Hace tiempo dedicamos un artículo al largo asedio al que los romanos sometieron a Lilibea, último bastión cartaginés en Sicilia. Entonces reseñamos que aquel episodio, que determinó la victoria de Roma en la Primera Guerra Púnica, estuvo jalonado por una serie de enfrentamientos terrestres y navales y que en uno de ellos se produjo el último triunfo en el mar de la flota de Cartago ante la del cónsul Publio Claudio Pulcro. Ocurrió en el año 249 a.C. y ha pasado a la historia como la batalla de Drépano, con la curiosa anécdota de que los derrotados pudieron haberla evitado de haber hecho caso a unas gallinas. La flota romana fue prácticamente aniquilada, y no se recuperó hasta siete años más tarde.
Drépano es la españolización de Drepanum, nombre con que los romanos designaban a un promontorio del oeste de Sicilia donde se alzaba la ciudad homónima, actual Trapani. Etimológicamente, la palabra deriva del griego drepànē, que significa «hoz», en alusión a la forma de la bahía a la que se asoma (de hecho, la divinidad patronal local era Saturno, cuya iconografía suele mostrarlo portando la hoz porque era el dios de la agricultura -junto con Ceres- y del tiempo).
Los fundadores del lugar fueron los élimos, pueblo establecido allí durante la Edad del Bronce, que compartió tierra -y seguramente lazos de sangre- con los nativos sicanos y los fenicios, manteniendo relaciones amistosas con Cartago desde el siglo V a.C. para frenar el expansionismo de las colonias griegas, especialmente Selinunte. Sin embargo, al estallar la Primera Guerra Púnica se decantaron por el bando romano, el cual les concedió un estatus privilegiado con exención de impuestos por creer que eran descendientes de los supervivientes que huyeron cuando cayó Troya guiados por el héroe Acestas, tal como contaba Virgilio; algo debido a que los élimos probablemente procedían de Anatolia.

■ ■ ■

▶ ENUNCIADO A: ¿Qué significa la palabra griega de la que deriva el nombre Drépano, según el texto sobre Drépano?
▶ ENUNCIADO B: Prosigue el texto sobre Drépano a partir de su última oración.

■ ■ ■

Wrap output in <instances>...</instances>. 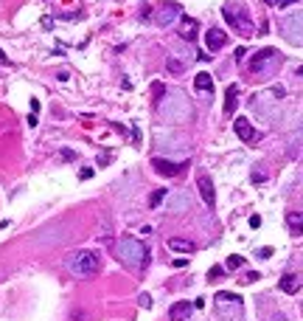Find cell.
Returning <instances> with one entry per match:
<instances>
[{"label": "cell", "mask_w": 303, "mask_h": 321, "mask_svg": "<svg viewBox=\"0 0 303 321\" xmlns=\"http://www.w3.org/2000/svg\"><path fill=\"white\" fill-rule=\"evenodd\" d=\"M115 257H118V262H124L127 268H132V271H143L149 262V248L138 240V237H121L118 243H115Z\"/></svg>", "instance_id": "obj_1"}, {"label": "cell", "mask_w": 303, "mask_h": 321, "mask_svg": "<svg viewBox=\"0 0 303 321\" xmlns=\"http://www.w3.org/2000/svg\"><path fill=\"white\" fill-rule=\"evenodd\" d=\"M65 268H68L73 276H79V279H93L101 271V257L96 254V251H90V248L73 251L71 257H68V262H65Z\"/></svg>", "instance_id": "obj_2"}, {"label": "cell", "mask_w": 303, "mask_h": 321, "mask_svg": "<svg viewBox=\"0 0 303 321\" xmlns=\"http://www.w3.org/2000/svg\"><path fill=\"white\" fill-rule=\"evenodd\" d=\"M278 68H281V51H275V48H261L250 59V73L253 76H272Z\"/></svg>", "instance_id": "obj_3"}, {"label": "cell", "mask_w": 303, "mask_h": 321, "mask_svg": "<svg viewBox=\"0 0 303 321\" xmlns=\"http://www.w3.org/2000/svg\"><path fill=\"white\" fill-rule=\"evenodd\" d=\"M222 15H225L227 26H233L239 34H244V37L253 34V20H250L244 6H239V3H225V6H222Z\"/></svg>", "instance_id": "obj_4"}, {"label": "cell", "mask_w": 303, "mask_h": 321, "mask_svg": "<svg viewBox=\"0 0 303 321\" xmlns=\"http://www.w3.org/2000/svg\"><path fill=\"white\" fill-rule=\"evenodd\" d=\"M216 307H219V315H222V318H227V321L241 318V296H236V293L219 290L216 293Z\"/></svg>", "instance_id": "obj_5"}, {"label": "cell", "mask_w": 303, "mask_h": 321, "mask_svg": "<svg viewBox=\"0 0 303 321\" xmlns=\"http://www.w3.org/2000/svg\"><path fill=\"white\" fill-rule=\"evenodd\" d=\"M283 34H286L292 43H303V12L283 20Z\"/></svg>", "instance_id": "obj_6"}, {"label": "cell", "mask_w": 303, "mask_h": 321, "mask_svg": "<svg viewBox=\"0 0 303 321\" xmlns=\"http://www.w3.org/2000/svg\"><path fill=\"white\" fill-rule=\"evenodd\" d=\"M177 34L183 37L185 43H194V40H197V34H199V23L194 20V17H188V15H180V26H177Z\"/></svg>", "instance_id": "obj_7"}, {"label": "cell", "mask_w": 303, "mask_h": 321, "mask_svg": "<svg viewBox=\"0 0 303 321\" xmlns=\"http://www.w3.org/2000/svg\"><path fill=\"white\" fill-rule=\"evenodd\" d=\"M197 189H199V197H202L205 206H208V208L216 206V192H213V180H211V175H199Z\"/></svg>", "instance_id": "obj_8"}, {"label": "cell", "mask_w": 303, "mask_h": 321, "mask_svg": "<svg viewBox=\"0 0 303 321\" xmlns=\"http://www.w3.org/2000/svg\"><path fill=\"white\" fill-rule=\"evenodd\" d=\"M185 166H188L185 161H183V164H171V161H166V158H152V169H157L160 175H166V178H174V175H180Z\"/></svg>", "instance_id": "obj_9"}, {"label": "cell", "mask_w": 303, "mask_h": 321, "mask_svg": "<svg viewBox=\"0 0 303 321\" xmlns=\"http://www.w3.org/2000/svg\"><path fill=\"white\" fill-rule=\"evenodd\" d=\"M227 45V34L222 29H208L205 34V48L208 51H222Z\"/></svg>", "instance_id": "obj_10"}, {"label": "cell", "mask_w": 303, "mask_h": 321, "mask_svg": "<svg viewBox=\"0 0 303 321\" xmlns=\"http://www.w3.org/2000/svg\"><path fill=\"white\" fill-rule=\"evenodd\" d=\"M233 130H236V136L241 138V141H258V133L253 130V124L247 122V119H236V124H233Z\"/></svg>", "instance_id": "obj_11"}, {"label": "cell", "mask_w": 303, "mask_h": 321, "mask_svg": "<svg viewBox=\"0 0 303 321\" xmlns=\"http://www.w3.org/2000/svg\"><path fill=\"white\" fill-rule=\"evenodd\" d=\"M191 313H194V304H191V301H177V304L169 310V318L171 321H185Z\"/></svg>", "instance_id": "obj_12"}, {"label": "cell", "mask_w": 303, "mask_h": 321, "mask_svg": "<svg viewBox=\"0 0 303 321\" xmlns=\"http://www.w3.org/2000/svg\"><path fill=\"white\" fill-rule=\"evenodd\" d=\"M239 107V85H230L227 87V96H225V116H233Z\"/></svg>", "instance_id": "obj_13"}, {"label": "cell", "mask_w": 303, "mask_h": 321, "mask_svg": "<svg viewBox=\"0 0 303 321\" xmlns=\"http://www.w3.org/2000/svg\"><path fill=\"white\" fill-rule=\"evenodd\" d=\"M177 15H183V9L174 6V3H166V6L160 9V17H157V23H160V26H169V23L174 20Z\"/></svg>", "instance_id": "obj_14"}, {"label": "cell", "mask_w": 303, "mask_h": 321, "mask_svg": "<svg viewBox=\"0 0 303 321\" xmlns=\"http://www.w3.org/2000/svg\"><path fill=\"white\" fill-rule=\"evenodd\" d=\"M286 226H289V234H292V237H300L303 234V211H292V214H289Z\"/></svg>", "instance_id": "obj_15"}, {"label": "cell", "mask_w": 303, "mask_h": 321, "mask_svg": "<svg viewBox=\"0 0 303 321\" xmlns=\"http://www.w3.org/2000/svg\"><path fill=\"white\" fill-rule=\"evenodd\" d=\"M169 248H171V251H180V254H194V251H197V245L191 243V240L174 237V240H169Z\"/></svg>", "instance_id": "obj_16"}, {"label": "cell", "mask_w": 303, "mask_h": 321, "mask_svg": "<svg viewBox=\"0 0 303 321\" xmlns=\"http://www.w3.org/2000/svg\"><path fill=\"white\" fill-rule=\"evenodd\" d=\"M194 85H197V90L211 93V90H213V79H211V73H197V79H194Z\"/></svg>", "instance_id": "obj_17"}, {"label": "cell", "mask_w": 303, "mask_h": 321, "mask_svg": "<svg viewBox=\"0 0 303 321\" xmlns=\"http://www.w3.org/2000/svg\"><path fill=\"white\" fill-rule=\"evenodd\" d=\"M297 276H292V273H286V276H281V290L283 293H297Z\"/></svg>", "instance_id": "obj_18"}, {"label": "cell", "mask_w": 303, "mask_h": 321, "mask_svg": "<svg viewBox=\"0 0 303 321\" xmlns=\"http://www.w3.org/2000/svg\"><path fill=\"white\" fill-rule=\"evenodd\" d=\"M166 194H169L166 189H155V192H152V197H149V206H152V208H157V206L163 203V200H166Z\"/></svg>", "instance_id": "obj_19"}, {"label": "cell", "mask_w": 303, "mask_h": 321, "mask_svg": "<svg viewBox=\"0 0 303 321\" xmlns=\"http://www.w3.org/2000/svg\"><path fill=\"white\" fill-rule=\"evenodd\" d=\"M241 265H244V259H241L239 254H233V257H227V268H230V271H236V268H241Z\"/></svg>", "instance_id": "obj_20"}, {"label": "cell", "mask_w": 303, "mask_h": 321, "mask_svg": "<svg viewBox=\"0 0 303 321\" xmlns=\"http://www.w3.org/2000/svg\"><path fill=\"white\" fill-rule=\"evenodd\" d=\"M73 321H90V313H85L82 307H76V310H73Z\"/></svg>", "instance_id": "obj_21"}, {"label": "cell", "mask_w": 303, "mask_h": 321, "mask_svg": "<svg viewBox=\"0 0 303 321\" xmlns=\"http://www.w3.org/2000/svg\"><path fill=\"white\" fill-rule=\"evenodd\" d=\"M169 71H171V73H183L185 68H183V65H180V62H177L174 57H171V59H169Z\"/></svg>", "instance_id": "obj_22"}, {"label": "cell", "mask_w": 303, "mask_h": 321, "mask_svg": "<svg viewBox=\"0 0 303 321\" xmlns=\"http://www.w3.org/2000/svg\"><path fill=\"white\" fill-rule=\"evenodd\" d=\"M79 178H82V180H90L93 178V166H85V169L79 172Z\"/></svg>", "instance_id": "obj_23"}, {"label": "cell", "mask_w": 303, "mask_h": 321, "mask_svg": "<svg viewBox=\"0 0 303 321\" xmlns=\"http://www.w3.org/2000/svg\"><path fill=\"white\" fill-rule=\"evenodd\" d=\"M258 257H261V259H267V257H272V248H258Z\"/></svg>", "instance_id": "obj_24"}, {"label": "cell", "mask_w": 303, "mask_h": 321, "mask_svg": "<svg viewBox=\"0 0 303 321\" xmlns=\"http://www.w3.org/2000/svg\"><path fill=\"white\" fill-rule=\"evenodd\" d=\"M222 273H225V271H222V268H211V273H208V279H216V276H222Z\"/></svg>", "instance_id": "obj_25"}, {"label": "cell", "mask_w": 303, "mask_h": 321, "mask_svg": "<svg viewBox=\"0 0 303 321\" xmlns=\"http://www.w3.org/2000/svg\"><path fill=\"white\" fill-rule=\"evenodd\" d=\"M73 158H76V152H71V150L62 152V161H73Z\"/></svg>", "instance_id": "obj_26"}, {"label": "cell", "mask_w": 303, "mask_h": 321, "mask_svg": "<svg viewBox=\"0 0 303 321\" xmlns=\"http://www.w3.org/2000/svg\"><path fill=\"white\" fill-rule=\"evenodd\" d=\"M244 279H247V282H258V273H255V271H250Z\"/></svg>", "instance_id": "obj_27"}, {"label": "cell", "mask_w": 303, "mask_h": 321, "mask_svg": "<svg viewBox=\"0 0 303 321\" xmlns=\"http://www.w3.org/2000/svg\"><path fill=\"white\" fill-rule=\"evenodd\" d=\"M141 304H143V307H149V304H152V299H149L146 293H141Z\"/></svg>", "instance_id": "obj_28"}, {"label": "cell", "mask_w": 303, "mask_h": 321, "mask_svg": "<svg viewBox=\"0 0 303 321\" xmlns=\"http://www.w3.org/2000/svg\"><path fill=\"white\" fill-rule=\"evenodd\" d=\"M3 62H9V59H6V54H3V51H0V65H3Z\"/></svg>", "instance_id": "obj_29"}, {"label": "cell", "mask_w": 303, "mask_h": 321, "mask_svg": "<svg viewBox=\"0 0 303 321\" xmlns=\"http://www.w3.org/2000/svg\"><path fill=\"white\" fill-rule=\"evenodd\" d=\"M297 73H300V76H303V65H300V68H297Z\"/></svg>", "instance_id": "obj_30"}]
</instances>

■ ■ ■

▶ RESPUESTA A: Significa «hoz».

▶ RESPUESTA B:
Las principales ciudades de los élimos eran Eryx, Entella, Halicias, Jaitas, Élima, Hipana y Drépano, siendo esta última la que nos interesa aquí. Lo que originalmente era una pequeña aldea, asentada sobre una lengua de tierra adentrada en el mar de forma casi insular, fue creciendo hasta convertirse en una urbe amurallada, con un perímetro de un kilómetro y planta cuadrangular, protegida por el mar excepto en la parte oriental, donde un muro con dos entradas completaba esa magnífica defensa. El registro arqueológico ha demostrado además que hacia el 260 a.C. se demolieron sus antiguos torreones para construir otros mejores por orden de Amílcar Barca.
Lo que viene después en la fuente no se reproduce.